Present the items as a Markdown table with a Row column holding a running number and an Item line column holding the line itself. Begin with the line that contains "Given [190,152], would", go on through the line that contains "4.25 metres", and leave out blank lines.

- - - - -

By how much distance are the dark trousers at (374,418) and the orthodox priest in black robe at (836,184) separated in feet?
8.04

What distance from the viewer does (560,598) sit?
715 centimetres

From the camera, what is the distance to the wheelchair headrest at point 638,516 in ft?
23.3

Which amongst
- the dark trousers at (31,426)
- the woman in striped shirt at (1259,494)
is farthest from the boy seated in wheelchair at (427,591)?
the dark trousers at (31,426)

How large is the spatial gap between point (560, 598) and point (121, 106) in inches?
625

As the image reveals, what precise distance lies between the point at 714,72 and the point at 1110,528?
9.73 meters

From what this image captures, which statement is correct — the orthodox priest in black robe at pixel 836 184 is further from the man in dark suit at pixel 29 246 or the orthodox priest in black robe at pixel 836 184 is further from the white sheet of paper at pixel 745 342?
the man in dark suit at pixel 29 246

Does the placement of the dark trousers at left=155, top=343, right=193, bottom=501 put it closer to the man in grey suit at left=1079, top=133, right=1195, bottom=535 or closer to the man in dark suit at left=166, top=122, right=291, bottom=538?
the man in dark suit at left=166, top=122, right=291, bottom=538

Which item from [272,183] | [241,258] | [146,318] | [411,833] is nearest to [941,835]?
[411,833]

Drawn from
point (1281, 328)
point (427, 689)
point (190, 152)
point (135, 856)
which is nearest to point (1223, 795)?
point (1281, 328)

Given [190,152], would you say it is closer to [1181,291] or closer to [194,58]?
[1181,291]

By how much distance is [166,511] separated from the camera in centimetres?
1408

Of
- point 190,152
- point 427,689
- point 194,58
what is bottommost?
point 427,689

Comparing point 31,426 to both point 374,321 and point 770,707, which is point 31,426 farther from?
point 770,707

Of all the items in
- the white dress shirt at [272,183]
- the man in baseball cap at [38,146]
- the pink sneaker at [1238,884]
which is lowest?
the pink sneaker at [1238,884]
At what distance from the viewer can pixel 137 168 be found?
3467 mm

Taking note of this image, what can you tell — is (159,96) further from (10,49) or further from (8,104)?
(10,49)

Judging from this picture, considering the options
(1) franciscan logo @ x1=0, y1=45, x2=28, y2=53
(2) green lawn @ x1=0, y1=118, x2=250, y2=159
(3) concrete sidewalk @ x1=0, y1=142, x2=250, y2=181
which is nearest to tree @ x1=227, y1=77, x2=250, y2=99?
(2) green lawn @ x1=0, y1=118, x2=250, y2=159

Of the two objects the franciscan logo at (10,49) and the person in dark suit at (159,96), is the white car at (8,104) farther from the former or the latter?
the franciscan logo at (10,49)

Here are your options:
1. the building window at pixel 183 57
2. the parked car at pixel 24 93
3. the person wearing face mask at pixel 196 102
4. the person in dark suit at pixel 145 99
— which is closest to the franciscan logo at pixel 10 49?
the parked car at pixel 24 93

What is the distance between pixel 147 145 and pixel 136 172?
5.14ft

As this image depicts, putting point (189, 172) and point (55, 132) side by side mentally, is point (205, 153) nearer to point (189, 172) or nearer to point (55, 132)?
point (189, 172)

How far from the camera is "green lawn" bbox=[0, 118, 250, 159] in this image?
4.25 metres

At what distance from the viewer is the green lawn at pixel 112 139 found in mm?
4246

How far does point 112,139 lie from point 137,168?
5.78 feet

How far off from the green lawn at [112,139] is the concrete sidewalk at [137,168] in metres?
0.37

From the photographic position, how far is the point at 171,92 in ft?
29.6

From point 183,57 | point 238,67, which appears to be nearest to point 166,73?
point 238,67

- - - - -

COMPLETE RESPONSE:
| Row | Item line |
|---|---|
| 1 | Given [190,152], would you say it is closer to [1181,291] or closer to [194,58]? |
| 2 | [1181,291] |
| 3 | By how much distance is [166,511] separated from the camera in centimetres? |
| 4 | 1408 |
| 5 | Of |
| 6 | - point 190,152 |
| 7 | - point 427,689 |
| 8 | - point 194,58 |
| 9 | what is bottommost? |
| 10 | point 427,689 |
| 11 | Comparing point 31,426 to both point 374,321 and point 770,707, which is point 31,426 farther from? |
| 12 | point 770,707 |
| 13 | Of all the items in |
| 14 | - the white dress shirt at [272,183] |
| 15 | - the man in baseball cap at [38,146] |
| 16 | - the pink sneaker at [1238,884] |
| 17 | which is lowest? |
| 18 | the pink sneaker at [1238,884] |
| 19 | At what distance from the viewer can pixel 137 168 be found? |
| 20 | 3467 mm |
| 21 | Taking note of this image, what can you tell — is (159,96) further from (10,49) or further from (8,104)? |
| 22 | (10,49) |
| 23 | Judging from this picture, considering the options |
| 24 | (1) franciscan logo @ x1=0, y1=45, x2=28, y2=53 |
| 25 | (2) green lawn @ x1=0, y1=118, x2=250, y2=159 |
| 26 | (3) concrete sidewalk @ x1=0, y1=142, x2=250, y2=181 |
| 27 | which is nearest to tree @ x1=227, y1=77, x2=250, y2=99? |
| 28 | (2) green lawn @ x1=0, y1=118, x2=250, y2=159 |
| 29 | Of the two objects the franciscan logo at (10,49) and the person in dark suit at (159,96), is the white car at (8,104) farther from the former or the latter? |
| 30 | the franciscan logo at (10,49) |
| 31 | Here are your options: |
| 32 | 1. the building window at pixel 183 57 |
| 33 | 2. the parked car at pixel 24 93 |
| 34 | 3. the person wearing face mask at pixel 196 102 |
| 35 | 4. the person in dark suit at pixel 145 99 |
| 36 | — which is closest to the franciscan logo at pixel 10 49? |
| 37 | the parked car at pixel 24 93 |
| 38 | What is the distance between pixel 147 145 and pixel 136 172? |
| 39 | 5.14ft |
| 40 | As this image depicts, putting point (189, 172) and point (55, 132) side by side mentally, is point (205, 153) nearer to point (189, 172) or nearer to point (55, 132)? |
| 41 | point (189, 172) |
| 42 | How far from the camera is "green lawn" bbox=[0, 118, 250, 159] in this image? |
| 43 | 4.25 metres |